### TASK DIRECTIONS
All entries should be output exactly as they stand.

### INPUT FOR THIS TASK
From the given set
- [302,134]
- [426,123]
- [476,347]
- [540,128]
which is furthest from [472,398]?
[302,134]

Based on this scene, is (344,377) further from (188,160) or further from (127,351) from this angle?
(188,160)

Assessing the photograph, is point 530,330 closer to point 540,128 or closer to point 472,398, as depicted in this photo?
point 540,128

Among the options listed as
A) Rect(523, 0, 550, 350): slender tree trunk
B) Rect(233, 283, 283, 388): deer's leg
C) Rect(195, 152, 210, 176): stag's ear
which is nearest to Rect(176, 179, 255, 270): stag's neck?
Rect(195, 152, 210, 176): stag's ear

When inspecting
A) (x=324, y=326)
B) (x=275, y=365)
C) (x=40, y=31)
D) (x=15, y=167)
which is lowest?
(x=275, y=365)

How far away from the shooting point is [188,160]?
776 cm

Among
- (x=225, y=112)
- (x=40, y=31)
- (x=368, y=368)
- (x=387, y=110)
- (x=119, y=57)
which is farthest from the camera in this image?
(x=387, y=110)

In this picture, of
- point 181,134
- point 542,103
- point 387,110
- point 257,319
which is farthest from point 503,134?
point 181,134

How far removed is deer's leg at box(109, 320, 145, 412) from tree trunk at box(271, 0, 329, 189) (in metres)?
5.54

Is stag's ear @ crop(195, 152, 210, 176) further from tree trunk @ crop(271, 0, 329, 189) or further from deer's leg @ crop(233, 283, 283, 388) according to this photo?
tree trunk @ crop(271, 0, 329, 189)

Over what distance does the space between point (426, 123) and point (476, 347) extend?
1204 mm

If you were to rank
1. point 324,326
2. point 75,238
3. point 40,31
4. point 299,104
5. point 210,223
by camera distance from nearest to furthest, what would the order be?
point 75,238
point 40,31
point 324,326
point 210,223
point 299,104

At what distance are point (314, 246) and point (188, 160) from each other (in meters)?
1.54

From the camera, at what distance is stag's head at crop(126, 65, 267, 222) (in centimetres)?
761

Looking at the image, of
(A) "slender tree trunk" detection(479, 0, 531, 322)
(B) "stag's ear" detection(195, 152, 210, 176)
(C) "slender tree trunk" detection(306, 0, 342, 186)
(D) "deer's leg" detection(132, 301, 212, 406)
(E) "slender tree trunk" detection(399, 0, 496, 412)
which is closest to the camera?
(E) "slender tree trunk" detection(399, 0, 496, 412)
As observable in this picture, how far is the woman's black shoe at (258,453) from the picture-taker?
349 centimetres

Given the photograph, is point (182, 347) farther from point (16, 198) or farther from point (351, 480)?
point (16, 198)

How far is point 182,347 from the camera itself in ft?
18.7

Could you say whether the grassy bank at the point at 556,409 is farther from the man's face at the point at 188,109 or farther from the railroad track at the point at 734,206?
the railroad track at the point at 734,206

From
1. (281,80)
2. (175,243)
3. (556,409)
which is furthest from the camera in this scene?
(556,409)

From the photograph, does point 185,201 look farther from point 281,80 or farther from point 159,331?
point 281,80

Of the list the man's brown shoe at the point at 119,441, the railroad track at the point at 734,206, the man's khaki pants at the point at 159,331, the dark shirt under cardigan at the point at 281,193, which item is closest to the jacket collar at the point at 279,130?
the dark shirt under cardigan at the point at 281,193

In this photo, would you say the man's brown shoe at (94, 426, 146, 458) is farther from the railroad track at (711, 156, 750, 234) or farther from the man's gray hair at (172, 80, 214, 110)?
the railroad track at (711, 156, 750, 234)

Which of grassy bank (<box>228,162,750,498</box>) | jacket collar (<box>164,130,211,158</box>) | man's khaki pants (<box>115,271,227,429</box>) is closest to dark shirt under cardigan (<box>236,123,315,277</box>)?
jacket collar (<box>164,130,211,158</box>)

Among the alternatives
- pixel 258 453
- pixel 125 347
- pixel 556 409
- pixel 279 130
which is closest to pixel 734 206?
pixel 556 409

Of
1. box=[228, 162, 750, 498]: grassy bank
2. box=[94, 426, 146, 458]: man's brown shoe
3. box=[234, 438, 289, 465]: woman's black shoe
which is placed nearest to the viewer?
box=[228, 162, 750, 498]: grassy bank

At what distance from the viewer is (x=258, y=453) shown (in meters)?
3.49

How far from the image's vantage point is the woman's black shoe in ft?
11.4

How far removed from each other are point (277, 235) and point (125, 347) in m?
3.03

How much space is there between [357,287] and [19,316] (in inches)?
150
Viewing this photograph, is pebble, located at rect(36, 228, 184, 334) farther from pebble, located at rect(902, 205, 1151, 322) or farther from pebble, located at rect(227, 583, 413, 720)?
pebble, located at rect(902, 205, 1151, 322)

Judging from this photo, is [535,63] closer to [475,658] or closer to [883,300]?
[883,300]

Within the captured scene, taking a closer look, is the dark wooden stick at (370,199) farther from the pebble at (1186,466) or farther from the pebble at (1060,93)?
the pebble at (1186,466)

### SOLUTION TO THE EXERCISE
From the given set
- [302,134]
- [426,123]
- [476,347]
- [540,128]
which is furthest from [472,398]?
[302,134]

Based on this scene, is (344,377) further from (188,160) or further from (127,351) from this angle?
(188,160)

Assessing the photograph, is point 530,330 closer to point 540,128 or closer to point 472,398, as depicted in this photo?
point 540,128

Among the options listed as
A) Rect(523, 0, 550, 350): slender tree trunk
B) Rect(233, 283, 283, 388): deer's leg
C) Rect(195, 152, 210, 176): stag's ear
which is nearest to Rect(176, 179, 255, 270): stag's neck?
Rect(195, 152, 210, 176): stag's ear

When inspecting
A) (x=324, y=326)
B) (x=275, y=365)
C) (x=40, y=31)
D) (x=15, y=167)
which is lowest?
(x=275, y=365)

How far away from the shooting point is [188,160]?
776 cm

Among
- (x=225, y=112)
- (x=40, y=31)
- (x=368, y=368)
- (x=387, y=110)
- (x=119, y=57)
which is farthest from the camera in this image?
(x=387, y=110)

In this picture, of
- point 181,134
- point 542,103
- point 387,110
- point 257,319
which is farthest from point 503,134?
point 181,134

How far removed is deer's leg at box(109, 320, 145, 412) from tree trunk at box(271, 0, 329, 189) (in metres)?
5.54

Is stag's ear @ crop(195, 152, 210, 176) further from tree trunk @ crop(271, 0, 329, 189) or further from deer's leg @ crop(233, 283, 283, 388) according to this photo?
tree trunk @ crop(271, 0, 329, 189)

Over what distance does the space between point (426, 123) and point (476, 347) extend?
1204 mm

If you were to rank
1. point 324,326
2. point 75,238
3. point 40,31
4. point 299,104
5. point 210,223
by camera distance from nearest to furthest, what would the order be?
point 75,238
point 40,31
point 324,326
point 210,223
point 299,104

At what distance are point (314, 246) and point (188, 160) from each other (in meters)?
1.54

From the camera, at what distance is stag's head at crop(126, 65, 267, 222) (in centimetres)?
761

Looking at the image, of
(A) "slender tree trunk" detection(479, 0, 531, 322)
(B) "stag's ear" detection(195, 152, 210, 176)
(C) "slender tree trunk" detection(306, 0, 342, 186)
(D) "deer's leg" detection(132, 301, 212, 406)
(E) "slender tree trunk" detection(399, 0, 496, 412)
which is closest to the camera?
(E) "slender tree trunk" detection(399, 0, 496, 412)
As observable in this picture, how far is the woman's black shoe at (258,453) from the picture-taker?
349 centimetres

Given the photograph, is point (182, 347) farther from point (16, 198) or farther from point (351, 480)?
point (16, 198)

How far is point 182,347 from the camera itself in ft?
18.7

Could you say whether the grassy bank at the point at 556,409 is farther from the man's face at the point at 188,109 or farther from the railroad track at the point at 734,206?
the railroad track at the point at 734,206

From
1. (281,80)
2. (175,243)
3. (556,409)
which is furthest from the camera in this scene?
(556,409)

From the photograph, does point 185,201 look farther from point 281,80 or farther from point 159,331?
point 281,80

Of the list the man's brown shoe at the point at 119,441, the railroad track at the point at 734,206, the man's khaki pants at the point at 159,331, the dark shirt under cardigan at the point at 281,193, which item is closest to the jacket collar at the point at 279,130?
the dark shirt under cardigan at the point at 281,193

In this photo, would you say the man's brown shoe at (94, 426, 146, 458) is farther from the railroad track at (711, 156, 750, 234) or farther from the man's gray hair at (172, 80, 214, 110)?
the railroad track at (711, 156, 750, 234)

Which of grassy bank (<box>228,162,750,498</box>) | jacket collar (<box>164,130,211,158</box>) | man's khaki pants (<box>115,271,227,429</box>) is closest to dark shirt under cardigan (<box>236,123,315,277</box>)?
jacket collar (<box>164,130,211,158</box>)

Among the alternatives
- pixel 258 453
- pixel 125 347
- pixel 556 409
- pixel 279 130
which is closest to pixel 734 206?
pixel 556 409

Of
1. box=[228, 162, 750, 498]: grassy bank
2. box=[94, 426, 146, 458]: man's brown shoe
3. box=[234, 438, 289, 465]: woman's black shoe
which is placed nearest to the viewer?
box=[228, 162, 750, 498]: grassy bank

At what distance from the viewer is (x=258, y=453) shown (in meters)?
3.49

How far from the image's vantage point is the woman's black shoe in ft?
11.4

How far removed from each other are point (277, 235) and point (125, 347) in m?
3.03

How much space is there between [357,287] and [19,316] (in inches)?
150
Viewing this photograph, is pebble, located at rect(36, 228, 184, 334) farther from pebble, located at rect(902, 205, 1151, 322) or farther from pebble, located at rect(227, 583, 413, 720)?
pebble, located at rect(902, 205, 1151, 322)

Judging from this photo, is [535,63] closer to [475,658] or closer to [883,300]?
[883,300]

Within the captured scene, taking a closer look, is the dark wooden stick at (370,199) farther from the pebble at (1186,466) or farther from the pebble at (1060,93)?
the pebble at (1186,466)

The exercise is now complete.